Greater New York City Area
Individual Contributor and Tech Lead for Analytics Team. Design and implementation of big data workflows,various analytical models to assess cyber security risk, and low latency distributed systems.
• Manage a team of local/remote engineers
• Work with Data Scientists to implement various models such as predictive risk scoring, breach risk probability, portfolio based insights, and anomaly detections. Responsible for data engineering, model tuning, and productionizing of models in Spark.
• Contributed knowledge of Spark Tuning, HDFS, optimized formats such as ORC, Parquet to team. Wrote custom UDFs, UDAFs, ML pipelines for Spark. Profiled, tuned, and refactored legacy Spark code to reduce runtimes and decrease shuffles. Implemented analytic model workflows from custom repositories to containerized deployments.

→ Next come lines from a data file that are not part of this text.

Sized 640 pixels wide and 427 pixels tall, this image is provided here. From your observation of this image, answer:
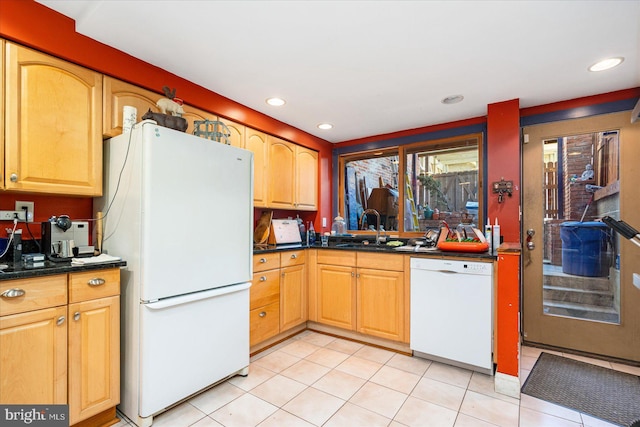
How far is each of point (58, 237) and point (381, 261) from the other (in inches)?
93.8

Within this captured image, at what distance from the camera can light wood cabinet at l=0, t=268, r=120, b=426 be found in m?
1.34

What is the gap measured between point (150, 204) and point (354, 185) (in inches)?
111

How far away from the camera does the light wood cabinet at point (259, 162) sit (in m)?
2.92

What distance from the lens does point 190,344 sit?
1.88 metres

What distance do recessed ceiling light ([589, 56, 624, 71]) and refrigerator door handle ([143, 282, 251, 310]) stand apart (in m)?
2.92

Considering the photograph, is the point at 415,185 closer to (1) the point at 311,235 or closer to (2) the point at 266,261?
(1) the point at 311,235

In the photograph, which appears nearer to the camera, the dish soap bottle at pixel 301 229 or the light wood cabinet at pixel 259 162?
the light wood cabinet at pixel 259 162

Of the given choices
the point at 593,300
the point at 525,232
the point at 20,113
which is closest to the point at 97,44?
the point at 20,113

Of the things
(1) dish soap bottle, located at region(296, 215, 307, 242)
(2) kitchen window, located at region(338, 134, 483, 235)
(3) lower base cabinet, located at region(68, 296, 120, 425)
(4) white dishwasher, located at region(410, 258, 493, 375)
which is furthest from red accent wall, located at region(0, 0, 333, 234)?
(4) white dishwasher, located at region(410, 258, 493, 375)

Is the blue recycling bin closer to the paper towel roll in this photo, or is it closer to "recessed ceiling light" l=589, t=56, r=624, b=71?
"recessed ceiling light" l=589, t=56, r=624, b=71

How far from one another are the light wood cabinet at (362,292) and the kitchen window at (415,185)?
0.87 m

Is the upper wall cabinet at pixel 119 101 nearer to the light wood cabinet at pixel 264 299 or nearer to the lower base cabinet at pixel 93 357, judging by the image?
the lower base cabinet at pixel 93 357

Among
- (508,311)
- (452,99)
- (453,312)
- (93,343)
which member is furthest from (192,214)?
(452,99)

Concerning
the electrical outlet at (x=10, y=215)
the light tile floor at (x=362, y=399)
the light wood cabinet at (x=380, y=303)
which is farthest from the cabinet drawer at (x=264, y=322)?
the electrical outlet at (x=10, y=215)
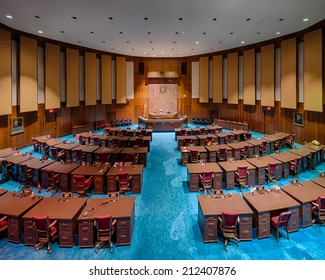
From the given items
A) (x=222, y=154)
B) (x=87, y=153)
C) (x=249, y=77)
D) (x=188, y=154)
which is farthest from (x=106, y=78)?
(x=222, y=154)

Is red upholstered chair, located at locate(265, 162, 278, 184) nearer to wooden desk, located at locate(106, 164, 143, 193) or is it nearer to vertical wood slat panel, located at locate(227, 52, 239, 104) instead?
wooden desk, located at locate(106, 164, 143, 193)

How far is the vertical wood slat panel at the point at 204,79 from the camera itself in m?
25.2

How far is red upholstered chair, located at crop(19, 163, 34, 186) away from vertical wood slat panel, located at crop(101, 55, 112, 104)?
46.4ft

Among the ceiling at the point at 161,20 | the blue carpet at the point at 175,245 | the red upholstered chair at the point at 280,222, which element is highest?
the ceiling at the point at 161,20

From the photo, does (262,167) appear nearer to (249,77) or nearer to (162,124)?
(162,124)

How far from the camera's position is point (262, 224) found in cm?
654

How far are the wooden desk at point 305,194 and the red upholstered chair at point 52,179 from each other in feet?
26.3

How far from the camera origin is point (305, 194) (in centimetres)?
746

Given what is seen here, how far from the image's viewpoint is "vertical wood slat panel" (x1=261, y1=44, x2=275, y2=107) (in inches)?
759

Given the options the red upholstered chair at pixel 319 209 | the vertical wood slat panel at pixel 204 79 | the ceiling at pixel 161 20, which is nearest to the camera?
the red upholstered chair at pixel 319 209

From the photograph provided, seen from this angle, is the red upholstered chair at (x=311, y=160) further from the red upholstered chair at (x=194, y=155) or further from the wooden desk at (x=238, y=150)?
the red upholstered chair at (x=194, y=155)

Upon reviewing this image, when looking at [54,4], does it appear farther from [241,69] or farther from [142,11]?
[241,69]

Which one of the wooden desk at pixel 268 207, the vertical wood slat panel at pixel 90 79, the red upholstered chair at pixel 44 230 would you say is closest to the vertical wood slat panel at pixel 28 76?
the vertical wood slat panel at pixel 90 79

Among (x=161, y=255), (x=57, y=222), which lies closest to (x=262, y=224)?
(x=161, y=255)
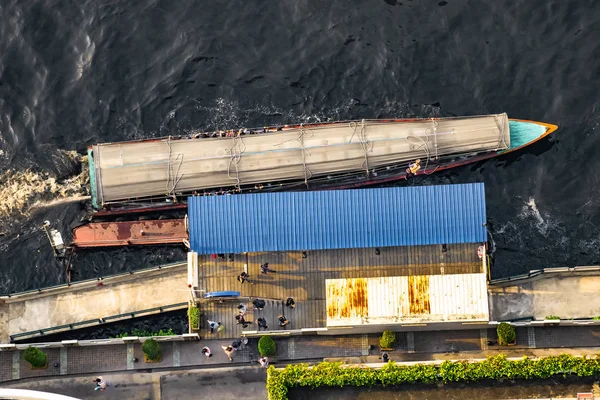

• Responsible for architecture and implementation of Fast/Slow data flows over data lake, including development and maintenance of various tools to support workflow management, allowing for ingestion of TB’s of data daily. Designed and implemented Blue/Green data flow to ensure consistency of platform during batch updates. Maintained and tuned Presto to reduce long tail query times by 93%, allowing for low latency queries over very large dataset with avg. latency less than 200ms.
• Worked closely with Sales and Customer relation teams to understand both specific customer and population trends, providing root cause analysis and insights based on data collected.